Sometimes brands advertise that they're vegan or use organic ingredients without having the certification. So what gives? Unfortunately, many of these organizations charge a lot of money in order to test your products, and then to license their 'seal'. This can be upwards of tens of thousands of dollars annually. For the brands that are just starting out, this just isn't possible. So even though they are being honest about their products, they don't have that extra oomph from an official seal. 

How To Navigate The Confusion

1) The easiest way to determine what is real or not is to read the ingredients. Most of us aren't walking ingredient encyclopedias, so using resources like the EWG's Skin Deep Cosmetic Database can really help. They have an easy to read chart that shows in plain English the "Health Concerns of the Ingredient".  

2) Don't fall for marketing, buzz words, and hype.

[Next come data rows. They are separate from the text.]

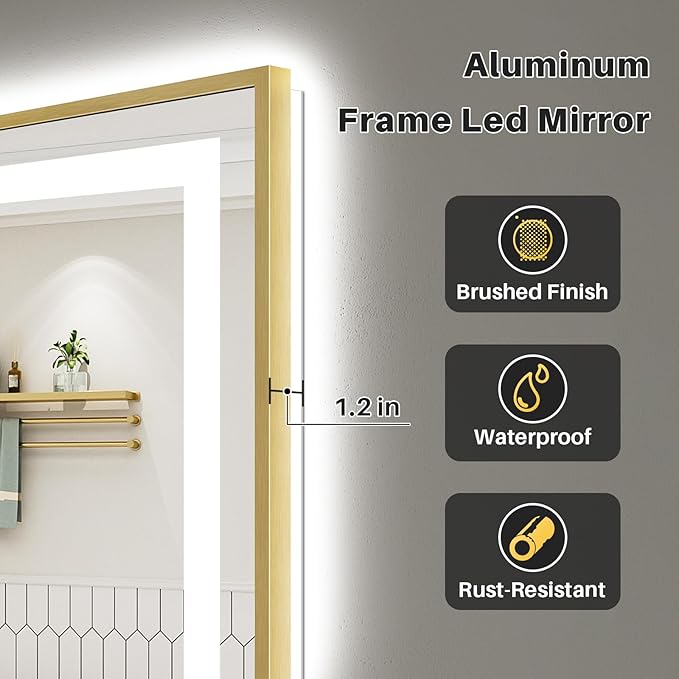 40x36 Inch LED Bathroom Mirror with Gold Frame, Backlit & Front Lit, Anti-Fog Lighted Bathroom Vanity Mirror for Wall, Memory Function, Dimmable, HD Tempered Glass, Shatter-Proof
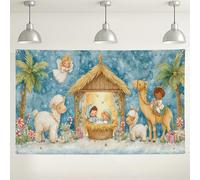 Nativity Scene Backdrop, Cute Christmas Holiday Decorations, Winter Wonderland Photo Background for Parties, Festive Indoor/Outdoor Use 71x43 Inch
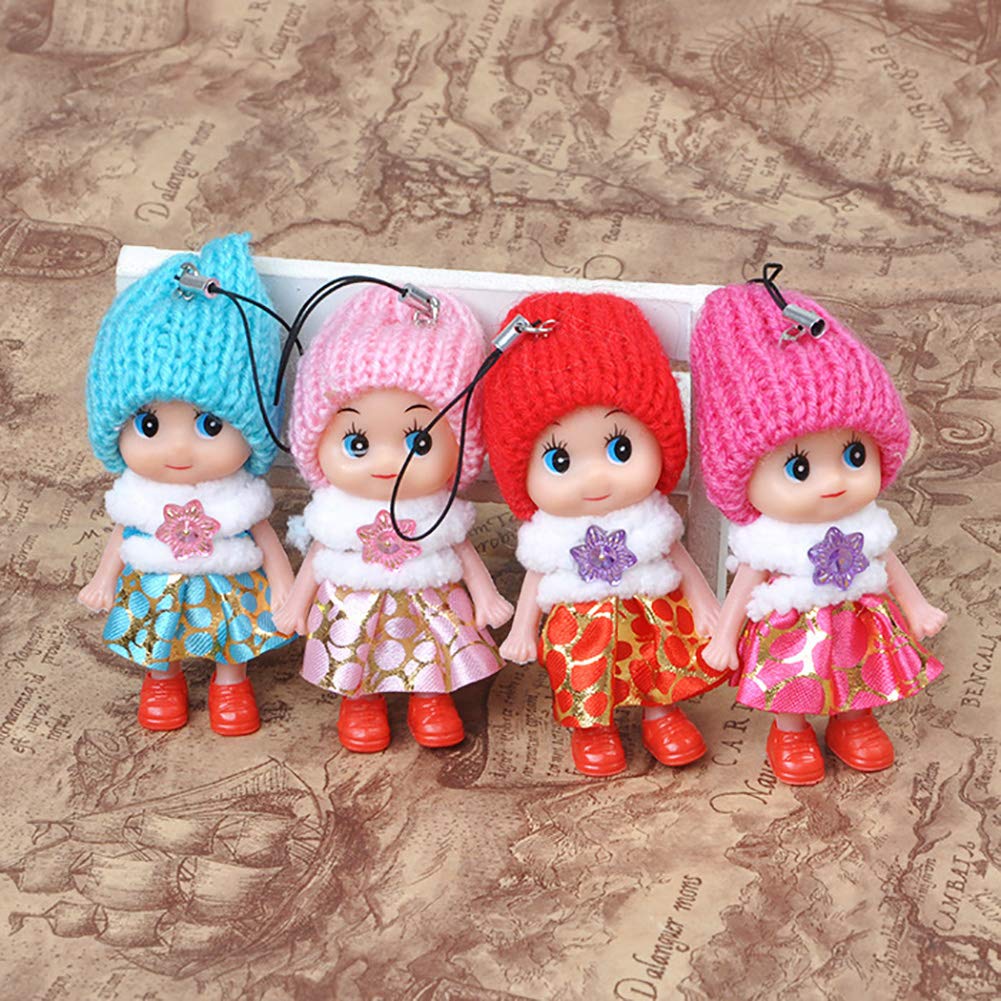 Doyifun 8 Pcs Lovely Tiny Dolls Keychain, Silicone Princess Mini Doll For Girls, Diy Miniature Dollhouse Kit Decoration Little D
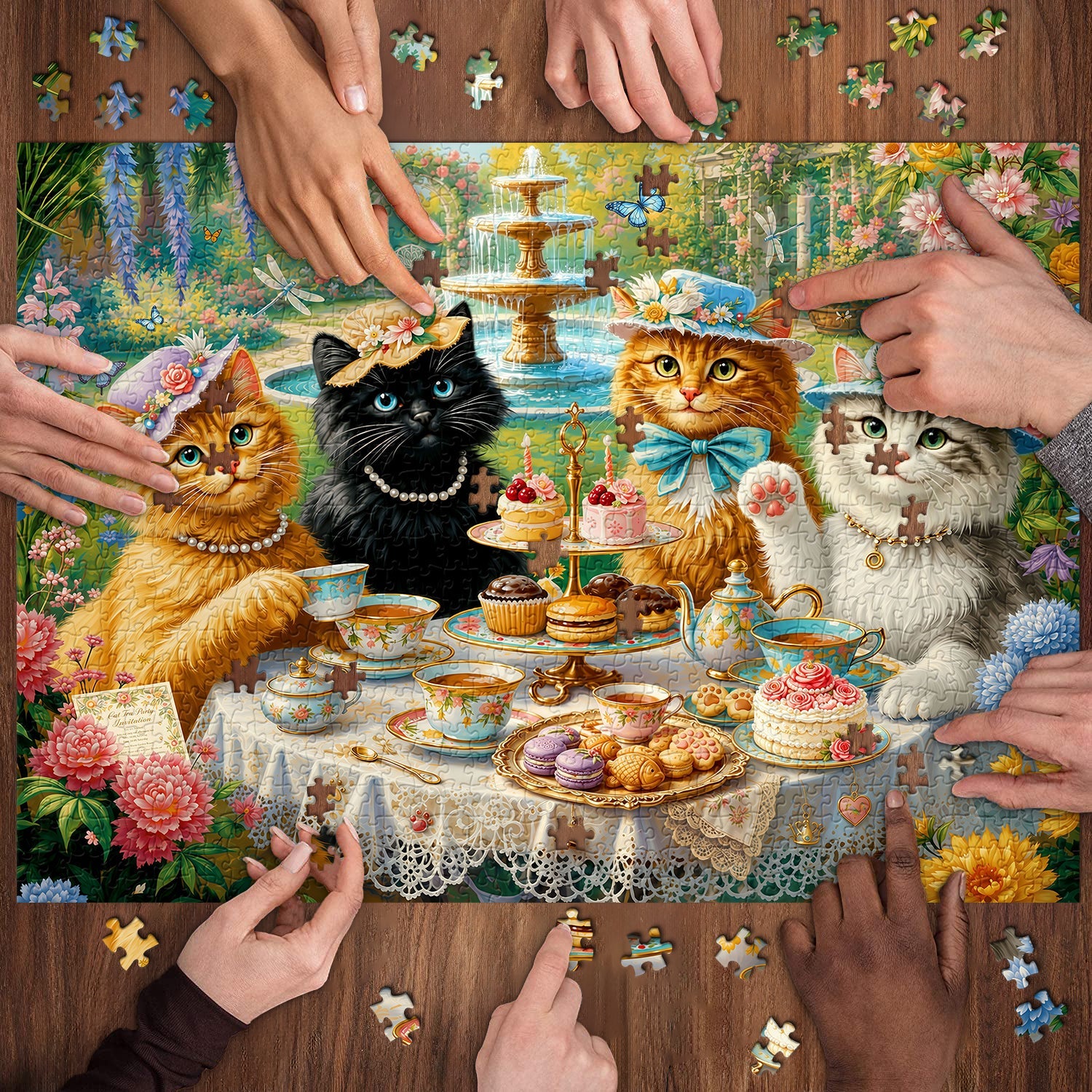 Cat Garden Tea Party Jigsaw Puzzle 1000 Pieces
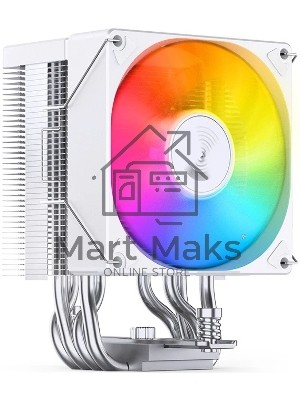 Кулер для процессора JONSBO CR-1400 EVO ARGB (180W, 4-pin PWM, 130мм, Al/Cu, 4x6мм, ARGB, 1x92мм, 38.2CFM, 33.8dBA, 2200RPM, S: 1700/1200/115X, AM4/AM5 белый)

I have seen some really well-done products, packaged in natural paper with wonderfully clean writing and accented with green and blue colors. The front of the label screams "clean, pure, non-toxic, etc. These products can fool you. Many consumers do not take the time to read the back of the label. Learn to see through the advertising to determine if the formula is a "HELL YEAH!" or a "NO! Run!" formula.

3) Use your best judgment. If something says natural, look for simple ingredients. It can be easy to confuse the Latin or actual chemical names i.e. "sodium bicarbonate" with chemicals. Usually, chemicals have rather long and hard to pronounce names. Again a simple Google search will help.

Are you a label chaser or an ingredient reader?